| Selected extract |
○ ○ ○

The system also generalizes beyond small molecules to antibodies, molecular glues, and peptides, expanding the toolkit for tackling diseases where traditional drug approaches have failed.
The Cryptic Pocket Breakthrough: A Real-World Test?
Isomorphic Labs validated IsoDDE using a striking example: a protein called cereblon and its recently discovered "cryptic pocket." Cereblon is a critical protein in the cell's protein degradation pathway, and researchers had identified a completely novel binding site on its surface in a Nature paper published in January 2026.
The test was straightforward but revealing. Could IsoDDE find this never-before-disclosed pocket using only the protein's amino acid sequence as input? Yes. Could it accurately predict how drug molecules would bind to both the known binding site and the newly discovered cryptic pocket? Yes again. The model placed both ligands in exactly the correct positions, matching the crystal structures published in the research paper.
"In January of this year a Nature paper published a completely novel, never-before-observed cryptic pocket on the surface of this protein. First we asked the question: Can IsoDDE find this pocket just using the protein sequence as input? And we were able to perfectly predict the location of this cryptic pocket. Again, note that this pocket had never been disclosed before," stated Adrian Stecuła.
Adrian Stecuła, Group Leader in Machine Learning at Isomorphic Labs
Why This Matters for Patients?
Many diseases have known associated proteins, but the challenge is that these proteins often lack obvious binding sites that drugs can target. This is why certain diseases remain intractable despite decades of research. IsoDDE changes the equation by making it possible to find druggable mechanisms on proteins that previously seemed undruggable.

○ ○ ○

| What this exercise asks |
(a) Answer these questions about the IsoDDE text, one per line:
(i) Besides small molecules, which three kinds of molecules does the system generalize to?
(ii) What was IsoDDE given as input when asked to find the cryptic pocket on cereblon?
(iii) What is Adrian Stecuła's role at Isomorphic Labs?
(b) Turn the IsoDDE text's paragraph beginning "The test was straightforward but revealing" into a short list that keeps its main facts.

| Supplied information |
○ ○ ○

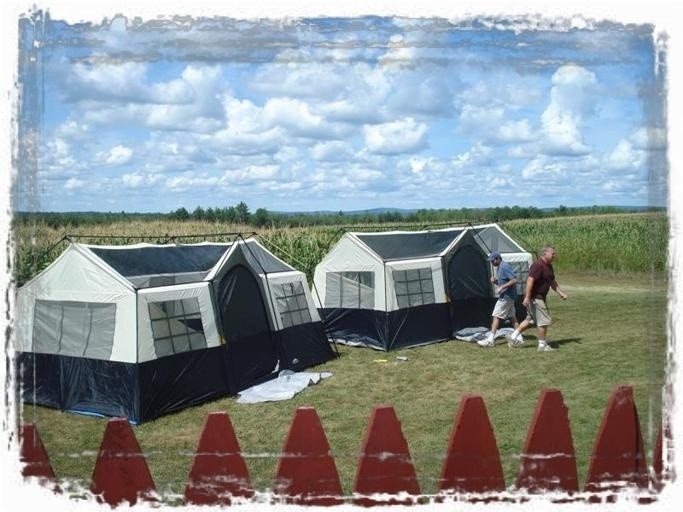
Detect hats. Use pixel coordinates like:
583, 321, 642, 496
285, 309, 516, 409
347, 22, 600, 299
485, 251, 500, 261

○ ○ ○

| Answers to the exercise |
(a)
(i) Antibodies, molecular glues, and peptides.
(ii) Only the protein's amino acid sequence.
(iii) Group Leader in Machine Learning.

(b)
- IsoDDE found the never-before-disclosed pocket using only the protein's amino acid sequence as input.
- It accurately predicted how drug molecules bind to both the known binding site and the newly discovered cryptic pocket.
- It placed both ligands in exactly the correct positions, matching the crystal structures published in the research paper.